__Testo scelto__:
———

Macron è impopolare. Bayrou, il democristiano, il centrista, fa le valigie con tutta l’austerità incorporata nel suo bilancio, arrivando persino ad abolire due festività nel Paese della festa continua e delle pensioni giovanili. A parte i suoi errori, Macron resta un presidente liberale: già è un miracolo che abbia portato a termine un mandato e mezzo. Presidente dei ricchi, come fu Giscard d’Estaing che però si fermò a uno solo, in una Francia che ama compiacersi di essere giacobina e barricadera anche quando al potere ci sono i conservatori, che si chiamino mon général come de Gaulle o un professore di liceo di provincia come il gollista Pompidou. E ora, forse, toccherà a un altro docente liceale come Mélenchon, trombone della Francia indomita e frontista di sinistra, oppure a Marine Le Pen, frenata dai processi, o ancora al giovane sperimentale Jordan Bardella, frontista di destra rifatto di bel nuovo. Ma liberali, no, mai.

———

__Materiale archiviato__:
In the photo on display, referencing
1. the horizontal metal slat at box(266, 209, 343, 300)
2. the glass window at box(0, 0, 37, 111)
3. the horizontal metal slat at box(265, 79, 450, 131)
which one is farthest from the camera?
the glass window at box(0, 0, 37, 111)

———

__Consegna 1__: Indica se ciascuna affermazione concorda con il testo sulla politica francese, rispondendo sì o no e citando tra virgolette le parole del testo che lo stabiliscono. (a) Bayrou è arrivato a voler abolire due festività. (b) Giscard d'Estaing ha portato a termine più di un mandato. (c) Pompidou viene descritto come un professore di liceo di provincia.
__Consegna 2__: Riprendi il testo sulla politica francese dal punto in cui si ferma e proseguilo con alcune frasi nello stesso tono.

__Esito esercizio 1__:
(a) Sì: "arrivando persino ad abolire due festività".
(b) No: "si fermò a uno solo".
(c) Sì: "un professore di liceo di provincia come il gollista Pompidou".

__Esito esercizio 2__:
Chissà che le macumbe dei liberali e dei conservatori non riescano a sbarrare la strada ai nuovi barricaderi. Non sembra facile, però, per i residui del gollismo d’antan e per il giovane un po’ flebile e brillante Glucksmann, socialdemocratico tinto di liberalismo militante, malgrado la pesantezza del bilancio pubblico e gli altri grandi rischi legati, da un lato, all’antisemitismo ducesco di Jean-Luc Mélenchon e, dall’altro, alla fobia xenofoba degli eredi di Jean-Marie Le Pen.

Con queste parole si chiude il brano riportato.